## Data below
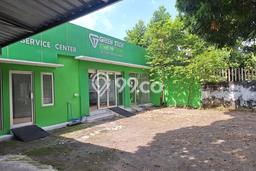 Lokasi terbaik! Rumah siap pakai dikontrakkan di Gondokusuman LB 300m2 Lokasi terbaik! Rumah siap pakai dikontrakkan di Gondokusuman LB 300m2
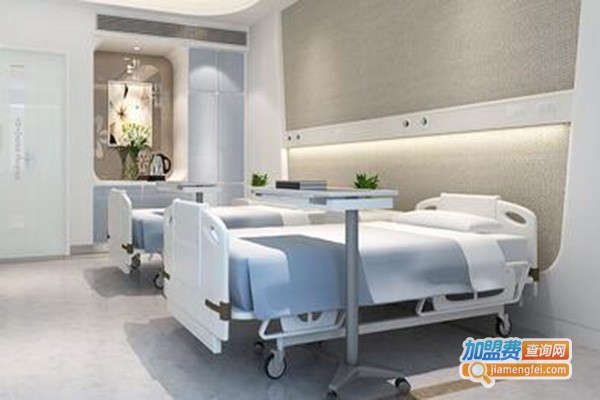 康贝佳牙科医院加盟门店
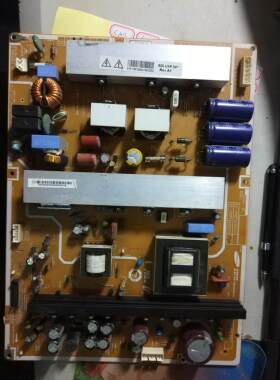 长虹PT50718 PT50618A LJ44-00180A PSPF480601A 三星电源板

## Work task
Make a word-for-word repeat of the material, skipping all pictures.

## Result of this task
 Lokasi terbaik! Rumah siap pakai dikontrakkan di Gondokusuman LB 300m2 Lokasi terbaik! Rumah siap pakai dikontrakkan di Gondokusuman LB 300m2
 康贝佳牙科医院加盟门店
 长虹PT50718 PT50618A LJ44-00180A PSPF480601A 三星电源板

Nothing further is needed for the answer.